------ Records to use

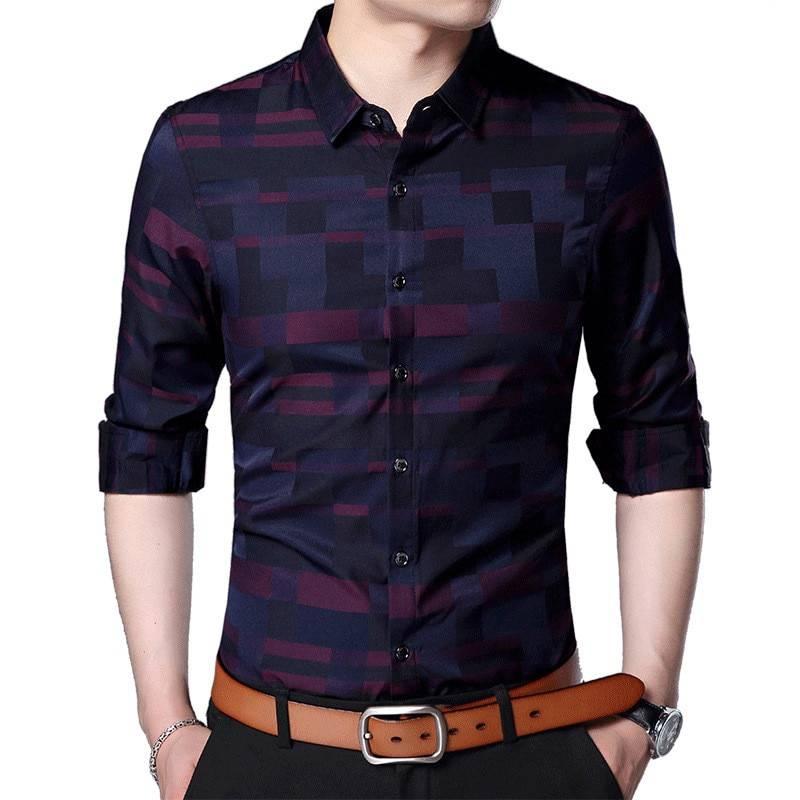 Casual Plaid Cotton Men's Shirt Men's Clothing & Accessories Shirts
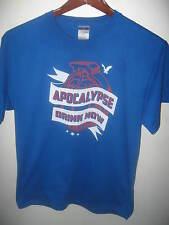 Kickball SF San Francisco Apocalypse Drink Now Spring 2012 Grenade T Shirt Large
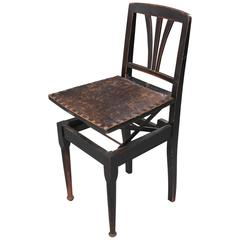 """Dutch Early 20th Century """"Beethoven"""" Adjustable Piano Chair"""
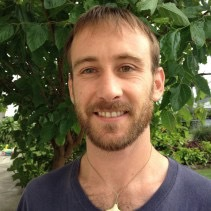 Josh Brockbank, Writer, Editor, Brisbane Writers Workshop, Novels, Manuscript assessor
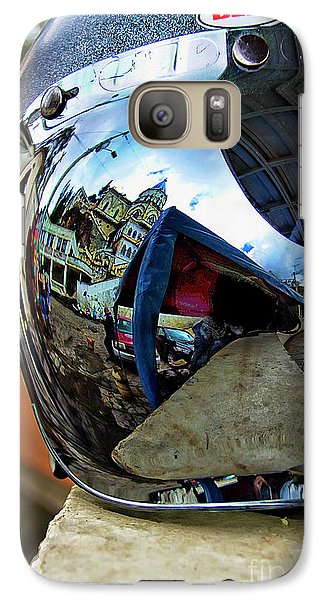 Galaxy Case featuring the photograph Cyclist's View Of Biblian Church by Al Bourassa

------------

— About this exercise —
Begin with the line containing "Josh Brockbank, Writer, Editor, Brisbane" and end with the last line of the entries above. Copy those lines exactly, both ends included, and drop every picture.

— Exercise solution —
 Josh Brockbank, Writer, Editor, Brisbane Writers Workshop, Novels, Manuscript assessor
 Galaxy Case featuring the photograph Cyclist's View Of Biblian Church by Al Bourassa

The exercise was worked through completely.